Beamivalice Debuts PonyExl3 To Run Big AI Models On Macs

    
        By vramkickedin    
     | 
    
            June 30, 2026 at 3:16 pm        
    
     | 
    
        2 min read

PonyExl3 is a new tool that lets you run advanced compressed language models on Apple Silicon computers. It translates a specific high quality model format called Exl3 so it works natively on Mac chips. This allows large AI models to run efficiently without needing a massive graphics card.

Developer beamivalice created this project after testing a similar tool on an Nvidia graphics card. They wanted to see if they could get the same performance out of their Apple Silicon laptops. The result is a working port that brings this efficient model format to Mac hardware.
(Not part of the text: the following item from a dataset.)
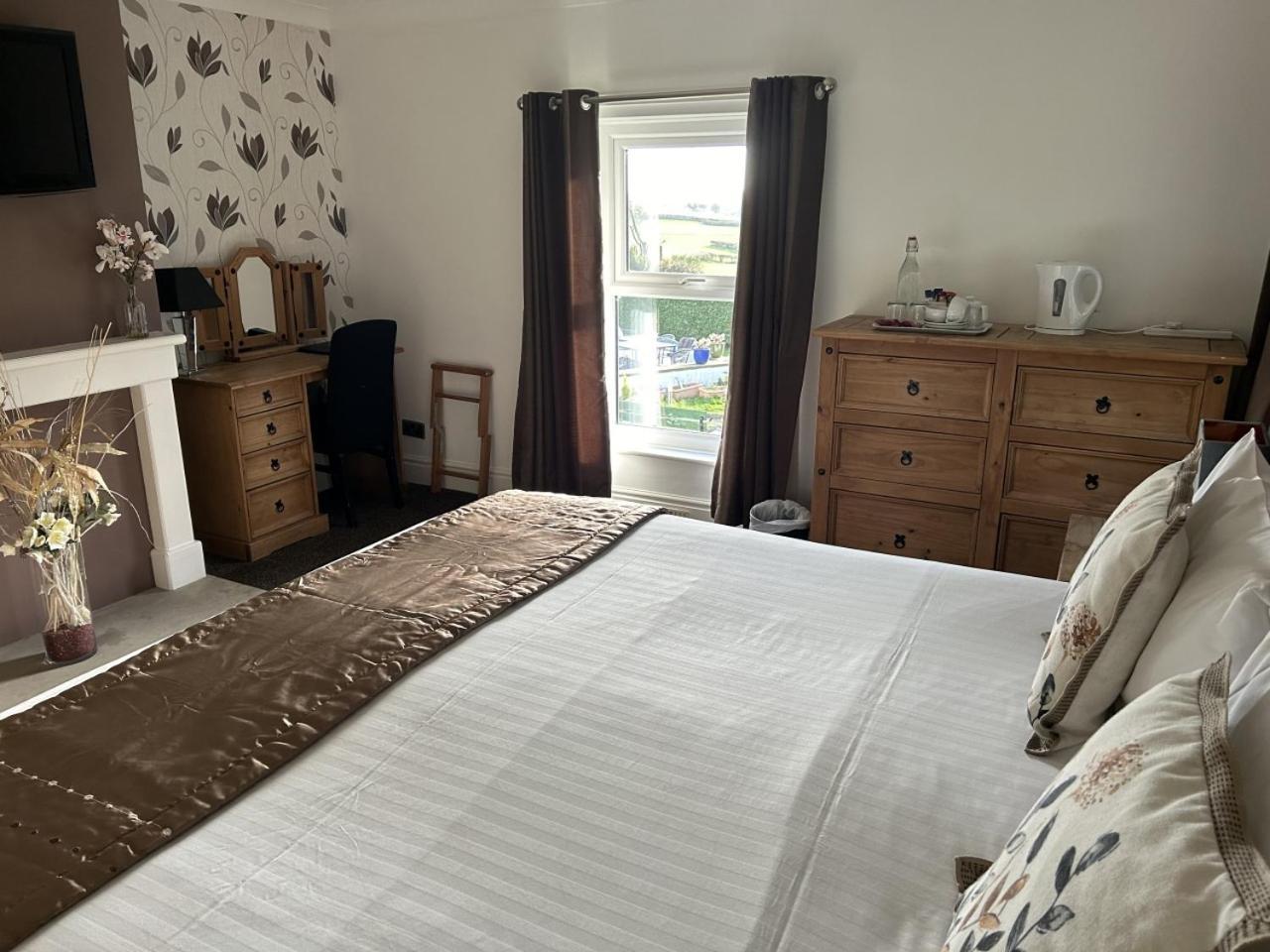 Uplands Inn Cartmel Zimmer foto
Project features and capabilities

Key Features

Exact Exl3 decode path with fused Metal
Full model loader for various architectures
One command HF to EXL3 converter
Verify gated speculative decoding support

This software is built for anyone running large language models on Mac computers. Users can fit larger models into their system memory while keeping fast generation speeds. It provides a way to run advanced AI locally without relying on external servers.

Developer notes and status

The project is currently in a Beta status and requires macOS on Apple Silicon along with Python version 3.14. Testing shows it can even surpass an RTX 4090 in decode speed for certain large models. The tool includes a simple one command process to convert standard model files into the Exl3 format.